• _Exercise prompt_: List each line in the records below that contains the word "between", copying every such line in full. Case counts.

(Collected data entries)

..............................

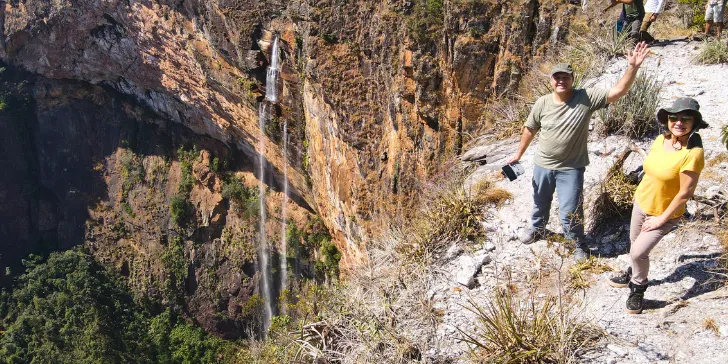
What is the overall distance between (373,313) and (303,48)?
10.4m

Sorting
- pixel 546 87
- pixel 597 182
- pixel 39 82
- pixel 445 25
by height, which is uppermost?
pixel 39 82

..............................

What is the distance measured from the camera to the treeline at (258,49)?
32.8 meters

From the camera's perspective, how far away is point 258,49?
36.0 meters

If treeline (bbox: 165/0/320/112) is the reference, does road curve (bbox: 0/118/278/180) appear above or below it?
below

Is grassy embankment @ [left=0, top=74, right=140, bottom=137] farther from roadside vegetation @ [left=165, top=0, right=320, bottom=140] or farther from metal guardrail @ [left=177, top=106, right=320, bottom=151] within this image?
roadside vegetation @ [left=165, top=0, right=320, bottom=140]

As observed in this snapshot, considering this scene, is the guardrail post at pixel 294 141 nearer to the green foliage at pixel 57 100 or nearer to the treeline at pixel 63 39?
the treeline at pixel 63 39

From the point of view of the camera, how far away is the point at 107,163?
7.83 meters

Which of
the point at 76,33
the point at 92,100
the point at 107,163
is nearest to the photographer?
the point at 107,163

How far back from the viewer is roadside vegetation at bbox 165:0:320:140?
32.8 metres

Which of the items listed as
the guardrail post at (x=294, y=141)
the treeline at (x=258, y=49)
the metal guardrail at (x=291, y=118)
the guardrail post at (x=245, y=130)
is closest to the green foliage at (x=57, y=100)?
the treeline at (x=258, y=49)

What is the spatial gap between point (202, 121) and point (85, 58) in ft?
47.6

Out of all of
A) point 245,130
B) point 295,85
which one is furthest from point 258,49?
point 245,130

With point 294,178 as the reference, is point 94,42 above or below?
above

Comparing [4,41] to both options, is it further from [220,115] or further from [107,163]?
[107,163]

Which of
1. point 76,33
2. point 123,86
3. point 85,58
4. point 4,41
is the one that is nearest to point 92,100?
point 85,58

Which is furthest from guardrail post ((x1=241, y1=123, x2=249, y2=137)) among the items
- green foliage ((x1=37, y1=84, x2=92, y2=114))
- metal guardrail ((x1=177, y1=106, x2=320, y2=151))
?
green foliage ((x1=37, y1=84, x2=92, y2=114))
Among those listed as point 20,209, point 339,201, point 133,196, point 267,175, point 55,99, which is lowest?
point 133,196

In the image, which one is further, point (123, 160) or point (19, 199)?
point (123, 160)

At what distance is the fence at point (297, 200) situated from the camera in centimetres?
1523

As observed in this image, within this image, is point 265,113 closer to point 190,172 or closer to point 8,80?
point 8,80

..............................

• _Output for this exercise_:
What is the overall distance between (373,313) and (303,48)?
What is the spatial gap between point (202, 121) and point (85, 58) in ft?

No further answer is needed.